Comment s'y retrouver dans l'enfer des pistes cyclables ?

Au péril de sa vie, Yann Guégan a filmé à vélo les différents modèles existants. Donnez-nous votre avis sur vos préférés.

Début de piste cyclableIl lui en a fallu du courage. Notre reporter à vélo, Yann Guégan, a accepté de sillonner les rues de Paris, entre voitures et batailles d'eau, pour recenser les aménagements prévus pour les vélos. Profitez de sa caméra fixée au guidon pour embarquer à ses côtés et déjouer les pièges de la voirie parisienne :



Zoom sur deux situations particulières : rue des Petites Ecuries, où la voirie est discontinue, et un grand carrefour, ici la place de la Concorde, plus effrayant que le grand-huit du Walibi Schtroumpf. Comment s'en sortir ? Démonstration :



Nous avons montré ces vidéos à des étrangères et à un spécialiste des pistes cyclables. Les premières sont pour le moins perplexe face à notre système balbutiant.

L'avis de Katharina Kloss, ancienne étudiante de Mayence.

Katharina Kloss est allemande, installée à Paris depuis plusieurs années où elle travaille comme journaliste pour le journal européen Cafébabel. Originaire d'ex-RDA, elle s'appuie sur son expérience à Mayence, où elle a fait ses études, pour établir une comparaison :

« Le seul aménagement adapté, selon moi, est celui où voitures et vélos ne peuvent pas se battre sur la même voie. Une démarcation clairement visible au sol est la moindre des choses ou, encore mieux, une piste cyclable séparée de la rue par une barrière.

“Les voies à vélo, ici, c'est parfois du n'importe quoi. Franchement, une voie à vélo à contre-sens serait inimaginable en Allemagne. Partager la même file avec des taxis et des bus présente des grands risques et traverser la Concorde en Vélib, sans aucune démarcation au sol, c'est du suicide ! ‘

A Mayence, Katharina reliait plus rapidement le campus au centre-ville en vélo qu'en bus ou voiture, tandis qu'à Paris, le vélo ne semble privilégié que si on a le temps :

A Mayence, le vélo était un must ! Il y a une station de réparation sur le campus, de la place pour se garer devant les maisons et la ville entière est couverte de pistes cyclables. Même en habitant à l'autre bout de la ville, on arrive au campus sans à avoir à partager la rue avec une voiture ! Et s'il y a à traverser une rue en vélo, des feux spécialement installés pour les cyclistes alternent avec les feux pour automobiles.

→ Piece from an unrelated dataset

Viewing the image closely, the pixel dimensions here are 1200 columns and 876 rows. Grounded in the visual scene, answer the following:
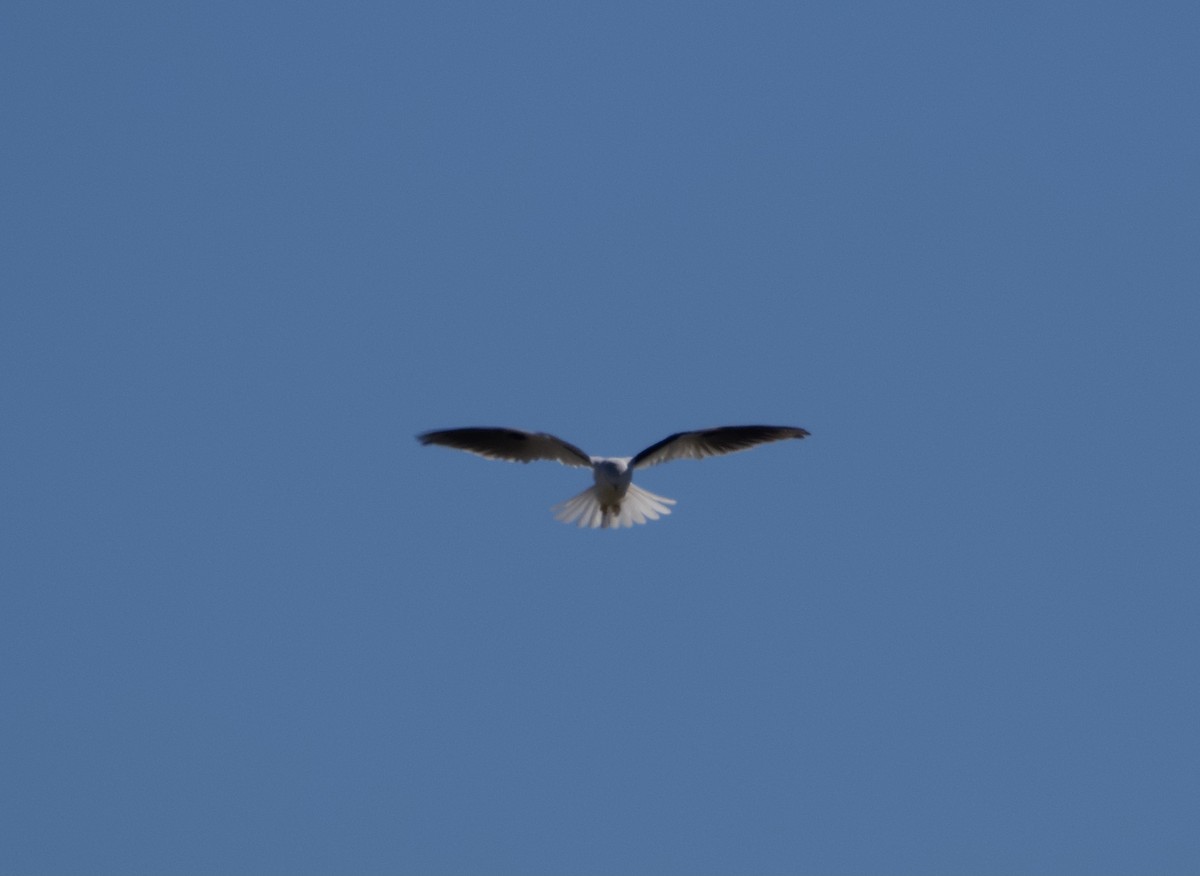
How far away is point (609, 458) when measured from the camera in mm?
14805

Souvent en Allemagne, les centres-villes sont piétons. L'accès des rues est seulement permis aux taxis, transports publics et bien-sûr aux vélos. Coïncidence ? Le premier jour après mon déménagement à Paris, je me suis fait voler mon vélo -pourtant attaché à un arbre !

L'avis d'Anne Van Gemert, néerlandaise installée à Paris.

Même son de cloche chez Anne Van Gemert, néerlandaise, qui n'a jamais songé à amener son vélo à Paris, trop consciente des difficultés pour circuler :

On peut bien faire du vélo là où il y a des pistes, mais à un moment donné on ne les trouve plus et on ne sait plus où aller. Les indications ne sont pas claires, il n'y a pas suffisamment de panneaux piste cyclable'. Sur les rond-points, aucune indication, ce qui fait que les vélos vont dans tous les sens entre les voitures et les bus.’

Un rond-point aux Pays-Bas

‘Aux Pays-Bas, dans le cercle extérieur d'un rond-point, il y a un espace pour les vélos qui est suffisamment large pour ne pas devoir croiser des voitures (voir photo). En outre, les pistes ont souvent une autre couleur que la voie automobile, ce qui montre bien la distinction entre voiture et vélo.’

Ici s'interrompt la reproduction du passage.